▸ **REQUIRED WORK**
Count the lines of the records below that contain the word "terms" and give only that number.
— begin GIVEN INFORMATION —
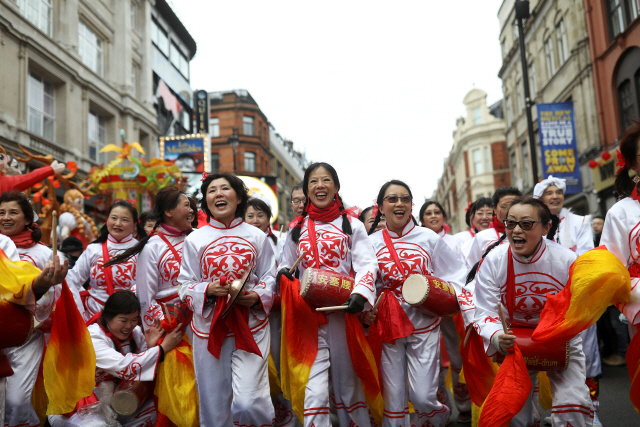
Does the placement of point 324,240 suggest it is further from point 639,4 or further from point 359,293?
point 639,4

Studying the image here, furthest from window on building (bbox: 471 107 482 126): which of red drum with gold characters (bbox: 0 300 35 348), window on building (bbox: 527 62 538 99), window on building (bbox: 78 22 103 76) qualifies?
red drum with gold characters (bbox: 0 300 35 348)

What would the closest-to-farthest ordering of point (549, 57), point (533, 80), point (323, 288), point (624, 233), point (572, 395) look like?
point (624, 233) → point (572, 395) → point (323, 288) → point (549, 57) → point (533, 80)

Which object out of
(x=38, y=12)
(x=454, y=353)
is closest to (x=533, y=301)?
(x=454, y=353)

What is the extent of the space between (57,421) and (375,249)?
3012 mm

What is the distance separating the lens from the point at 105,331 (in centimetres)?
474

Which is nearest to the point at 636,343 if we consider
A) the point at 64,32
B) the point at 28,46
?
the point at 28,46

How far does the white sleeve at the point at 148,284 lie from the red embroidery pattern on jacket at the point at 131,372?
0.48 meters

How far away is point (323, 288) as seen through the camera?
4.05 metres

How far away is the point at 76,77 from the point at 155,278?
17835mm

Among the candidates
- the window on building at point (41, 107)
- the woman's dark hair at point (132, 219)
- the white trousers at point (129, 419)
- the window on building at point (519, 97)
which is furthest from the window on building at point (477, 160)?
the white trousers at point (129, 419)

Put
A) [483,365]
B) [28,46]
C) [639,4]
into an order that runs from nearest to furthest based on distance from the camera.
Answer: [483,365], [639,4], [28,46]

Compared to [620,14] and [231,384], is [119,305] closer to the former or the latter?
[231,384]

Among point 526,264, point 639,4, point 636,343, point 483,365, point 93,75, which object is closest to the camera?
point 636,343

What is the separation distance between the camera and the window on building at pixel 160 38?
2923 cm
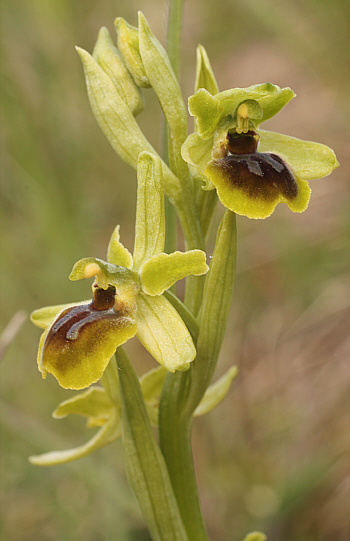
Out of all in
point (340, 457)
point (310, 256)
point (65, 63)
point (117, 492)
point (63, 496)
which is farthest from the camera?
point (310, 256)

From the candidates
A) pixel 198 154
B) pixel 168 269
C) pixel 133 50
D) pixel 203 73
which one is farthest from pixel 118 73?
pixel 168 269

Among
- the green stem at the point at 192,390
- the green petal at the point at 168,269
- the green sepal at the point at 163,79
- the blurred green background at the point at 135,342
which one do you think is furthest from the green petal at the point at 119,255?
the blurred green background at the point at 135,342

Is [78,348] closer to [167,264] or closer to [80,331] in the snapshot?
[80,331]

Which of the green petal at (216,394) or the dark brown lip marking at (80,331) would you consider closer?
the dark brown lip marking at (80,331)

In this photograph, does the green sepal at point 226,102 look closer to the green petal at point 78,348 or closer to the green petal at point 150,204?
the green petal at point 150,204

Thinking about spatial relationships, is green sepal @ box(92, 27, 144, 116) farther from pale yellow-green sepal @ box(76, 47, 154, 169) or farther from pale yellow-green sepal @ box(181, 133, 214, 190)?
pale yellow-green sepal @ box(181, 133, 214, 190)

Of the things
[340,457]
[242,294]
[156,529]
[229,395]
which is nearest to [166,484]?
[156,529]

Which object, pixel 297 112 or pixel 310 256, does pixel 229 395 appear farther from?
pixel 297 112

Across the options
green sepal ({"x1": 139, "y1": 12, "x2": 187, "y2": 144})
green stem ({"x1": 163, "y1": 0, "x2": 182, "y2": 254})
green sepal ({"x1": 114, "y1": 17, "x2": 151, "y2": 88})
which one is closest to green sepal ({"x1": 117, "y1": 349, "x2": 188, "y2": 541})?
green stem ({"x1": 163, "y1": 0, "x2": 182, "y2": 254})
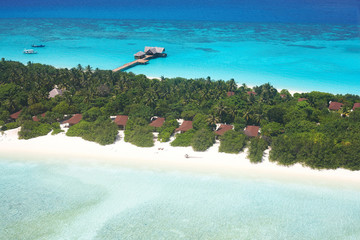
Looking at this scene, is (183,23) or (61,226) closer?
(61,226)

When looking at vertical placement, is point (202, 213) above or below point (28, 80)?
below

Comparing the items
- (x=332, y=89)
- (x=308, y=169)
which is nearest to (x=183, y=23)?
(x=332, y=89)

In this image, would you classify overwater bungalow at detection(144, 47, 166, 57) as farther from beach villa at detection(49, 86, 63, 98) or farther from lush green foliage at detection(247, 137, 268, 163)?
lush green foliage at detection(247, 137, 268, 163)

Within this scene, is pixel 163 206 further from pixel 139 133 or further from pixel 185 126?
pixel 185 126

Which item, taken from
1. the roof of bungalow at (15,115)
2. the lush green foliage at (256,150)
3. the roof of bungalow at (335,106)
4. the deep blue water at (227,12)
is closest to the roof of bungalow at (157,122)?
the lush green foliage at (256,150)

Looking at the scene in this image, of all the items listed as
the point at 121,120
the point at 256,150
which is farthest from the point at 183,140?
the point at 121,120

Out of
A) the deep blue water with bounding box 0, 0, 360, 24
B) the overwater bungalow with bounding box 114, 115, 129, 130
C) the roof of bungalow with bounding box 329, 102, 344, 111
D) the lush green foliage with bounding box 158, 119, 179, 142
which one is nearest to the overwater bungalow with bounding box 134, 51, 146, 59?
the overwater bungalow with bounding box 114, 115, 129, 130

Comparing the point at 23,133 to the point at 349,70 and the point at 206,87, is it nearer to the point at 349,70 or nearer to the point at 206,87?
the point at 206,87
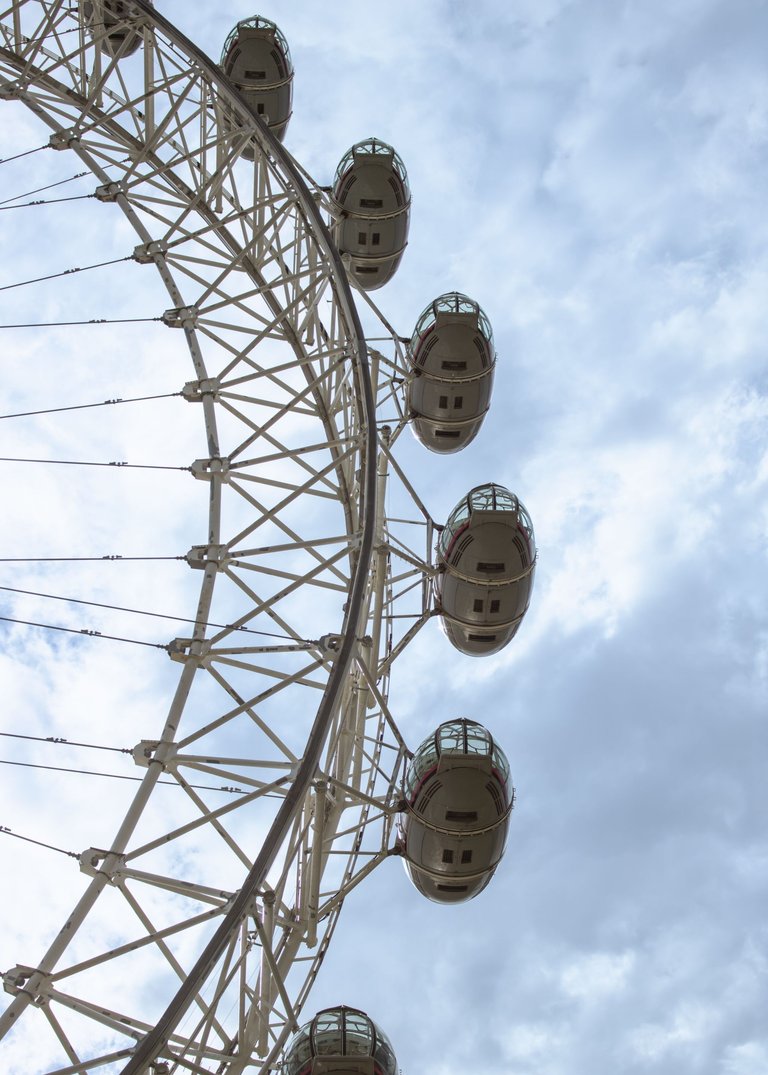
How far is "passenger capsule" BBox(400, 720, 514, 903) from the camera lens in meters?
14.8

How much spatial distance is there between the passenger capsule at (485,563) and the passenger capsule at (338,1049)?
6.78m

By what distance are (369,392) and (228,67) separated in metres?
11.5

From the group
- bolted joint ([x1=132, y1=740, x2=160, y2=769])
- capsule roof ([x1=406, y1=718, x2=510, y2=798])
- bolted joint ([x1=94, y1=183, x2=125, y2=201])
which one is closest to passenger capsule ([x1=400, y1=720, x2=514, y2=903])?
capsule roof ([x1=406, y1=718, x2=510, y2=798])

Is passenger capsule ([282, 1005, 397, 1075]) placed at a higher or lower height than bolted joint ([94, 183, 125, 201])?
lower

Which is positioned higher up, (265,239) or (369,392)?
(265,239)

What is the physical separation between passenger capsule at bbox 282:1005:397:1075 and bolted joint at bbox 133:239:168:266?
1252 centimetres

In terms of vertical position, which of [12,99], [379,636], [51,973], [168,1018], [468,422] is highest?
[12,99]

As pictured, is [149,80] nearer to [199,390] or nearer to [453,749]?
[199,390]

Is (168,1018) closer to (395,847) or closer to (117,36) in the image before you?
(395,847)

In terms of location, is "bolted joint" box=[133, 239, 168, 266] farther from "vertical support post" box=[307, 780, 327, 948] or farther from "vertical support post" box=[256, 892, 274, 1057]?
"vertical support post" box=[256, 892, 274, 1057]

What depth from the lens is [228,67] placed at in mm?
24438

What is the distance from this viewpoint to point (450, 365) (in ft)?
68.3

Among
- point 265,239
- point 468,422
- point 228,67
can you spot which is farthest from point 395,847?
point 228,67

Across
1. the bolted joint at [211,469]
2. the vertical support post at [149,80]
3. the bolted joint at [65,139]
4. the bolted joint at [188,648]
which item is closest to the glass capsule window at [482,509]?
the bolted joint at [211,469]
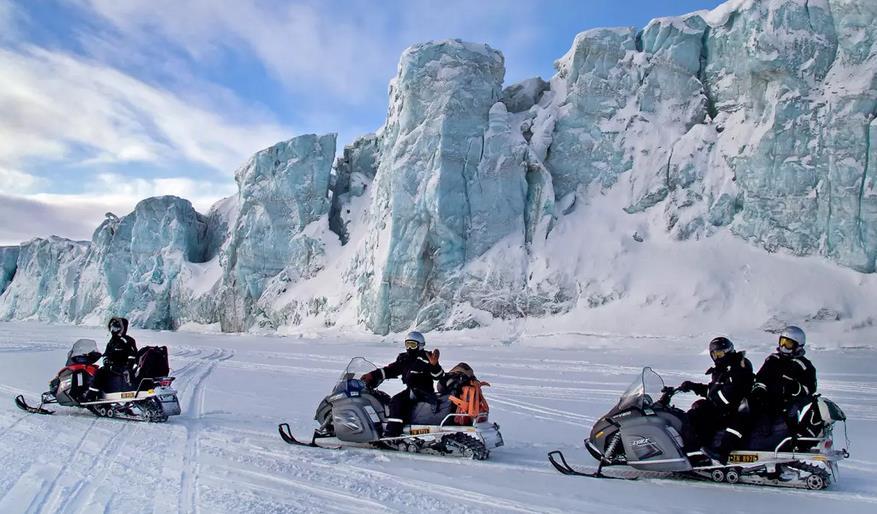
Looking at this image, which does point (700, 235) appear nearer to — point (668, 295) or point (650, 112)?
point (668, 295)

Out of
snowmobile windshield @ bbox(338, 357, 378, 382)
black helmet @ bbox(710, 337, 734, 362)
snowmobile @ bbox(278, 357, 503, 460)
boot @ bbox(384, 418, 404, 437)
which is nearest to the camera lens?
black helmet @ bbox(710, 337, 734, 362)

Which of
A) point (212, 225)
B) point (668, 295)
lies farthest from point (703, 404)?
point (212, 225)

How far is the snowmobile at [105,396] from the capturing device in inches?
336

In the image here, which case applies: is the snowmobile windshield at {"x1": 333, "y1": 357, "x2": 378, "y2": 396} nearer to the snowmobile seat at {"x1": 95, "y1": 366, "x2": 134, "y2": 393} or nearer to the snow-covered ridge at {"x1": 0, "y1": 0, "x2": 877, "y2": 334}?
the snowmobile seat at {"x1": 95, "y1": 366, "x2": 134, "y2": 393}

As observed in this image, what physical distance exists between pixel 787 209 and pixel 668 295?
21.8ft

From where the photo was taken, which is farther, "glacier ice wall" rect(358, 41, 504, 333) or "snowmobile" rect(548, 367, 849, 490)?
"glacier ice wall" rect(358, 41, 504, 333)

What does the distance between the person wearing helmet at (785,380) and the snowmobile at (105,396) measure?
7.17 m

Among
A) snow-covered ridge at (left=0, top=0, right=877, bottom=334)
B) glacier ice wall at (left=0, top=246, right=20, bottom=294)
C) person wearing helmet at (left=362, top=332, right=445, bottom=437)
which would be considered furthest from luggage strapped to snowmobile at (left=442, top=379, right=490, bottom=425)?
glacier ice wall at (left=0, top=246, right=20, bottom=294)

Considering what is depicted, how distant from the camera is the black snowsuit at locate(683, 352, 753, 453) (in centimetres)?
572

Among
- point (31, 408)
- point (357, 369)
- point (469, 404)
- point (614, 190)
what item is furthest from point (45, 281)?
point (469, 404)

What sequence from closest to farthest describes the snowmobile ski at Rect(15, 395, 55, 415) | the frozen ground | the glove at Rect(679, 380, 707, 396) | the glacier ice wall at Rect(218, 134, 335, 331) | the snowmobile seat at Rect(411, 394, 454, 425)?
the frozen ground
the glove at Rect(679, 380, 707, 396)
the snowmobile seat at Rect(411, 394, 454, 425)
the snowmobile ski at Rect(15, 395, 55, 415)
the glacier ice wall at Rect(218, 134, 335, 331)

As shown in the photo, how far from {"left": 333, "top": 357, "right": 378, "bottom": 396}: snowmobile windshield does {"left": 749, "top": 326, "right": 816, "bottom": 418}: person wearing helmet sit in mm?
3972

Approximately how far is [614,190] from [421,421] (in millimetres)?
28693

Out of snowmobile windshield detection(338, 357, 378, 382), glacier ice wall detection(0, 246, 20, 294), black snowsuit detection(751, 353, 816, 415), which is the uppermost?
glacier ice wall detection(0, 246, 20, 294)
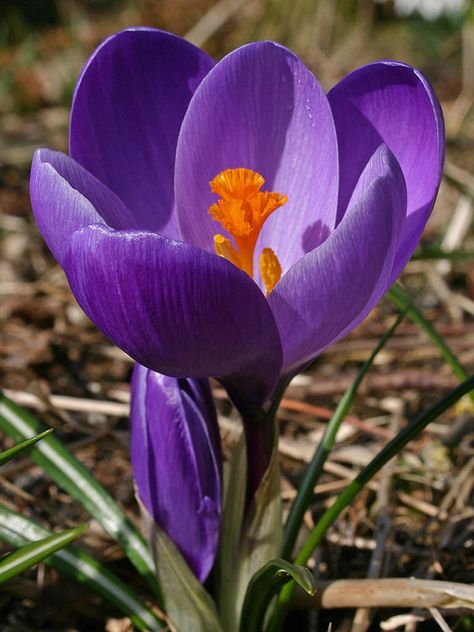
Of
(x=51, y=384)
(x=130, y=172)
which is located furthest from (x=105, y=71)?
(x=51, y=384)

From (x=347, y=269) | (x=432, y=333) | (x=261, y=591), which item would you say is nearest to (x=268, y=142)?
(x=347, y=269)

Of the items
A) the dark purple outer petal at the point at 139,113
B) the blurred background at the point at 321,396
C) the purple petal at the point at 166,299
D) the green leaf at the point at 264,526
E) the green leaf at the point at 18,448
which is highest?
the dark purple outer petal at the point at 139,113

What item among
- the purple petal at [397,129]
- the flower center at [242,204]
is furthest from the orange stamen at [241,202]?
the purple petal at [397,129]

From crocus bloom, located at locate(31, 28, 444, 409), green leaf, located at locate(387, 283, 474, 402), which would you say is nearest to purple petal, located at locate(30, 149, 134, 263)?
crocus bloom, located at locate(31, 28, 444, 409)

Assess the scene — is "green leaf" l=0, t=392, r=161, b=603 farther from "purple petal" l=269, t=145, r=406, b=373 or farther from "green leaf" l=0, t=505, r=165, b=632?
"purple petal" l=269, t=145, r=406, b=373

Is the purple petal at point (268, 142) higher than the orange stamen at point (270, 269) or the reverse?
higher

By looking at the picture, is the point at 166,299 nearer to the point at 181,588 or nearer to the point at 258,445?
the point at 258,445

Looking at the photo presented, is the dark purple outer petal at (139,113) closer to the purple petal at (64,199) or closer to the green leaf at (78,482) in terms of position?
the purple petal at (64,199)
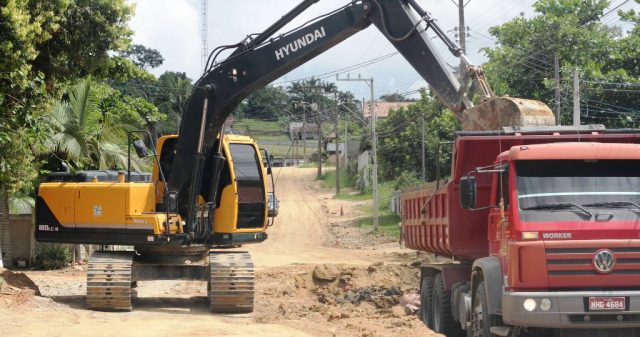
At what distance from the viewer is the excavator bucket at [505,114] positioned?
15.0 metres

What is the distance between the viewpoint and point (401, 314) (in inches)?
728

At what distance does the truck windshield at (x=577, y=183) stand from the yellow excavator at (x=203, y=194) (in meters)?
6.04

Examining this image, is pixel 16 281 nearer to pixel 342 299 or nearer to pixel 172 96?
pixel 342 299

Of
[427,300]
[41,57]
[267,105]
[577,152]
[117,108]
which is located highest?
[267,105]

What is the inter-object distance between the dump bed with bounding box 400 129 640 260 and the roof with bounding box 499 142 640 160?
58.7 inches

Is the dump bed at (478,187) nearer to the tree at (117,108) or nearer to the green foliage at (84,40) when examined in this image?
the green foliage at (84,40)

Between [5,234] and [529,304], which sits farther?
[5,234]

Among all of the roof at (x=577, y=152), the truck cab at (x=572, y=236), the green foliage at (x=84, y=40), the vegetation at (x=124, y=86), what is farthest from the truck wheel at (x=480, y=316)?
the green foliage at (x=84, y=40)

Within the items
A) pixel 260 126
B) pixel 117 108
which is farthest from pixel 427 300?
pixel 260 126

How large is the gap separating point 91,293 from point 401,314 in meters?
5.92

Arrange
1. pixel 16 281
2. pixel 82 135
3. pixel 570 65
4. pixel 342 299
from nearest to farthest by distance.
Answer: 1. pixel 16 281
2. pixel 342 299
3. pixel 82 135
4. pixel 570 65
— end GIVEN INFORMATION —
▸ **TASK RESULT**
3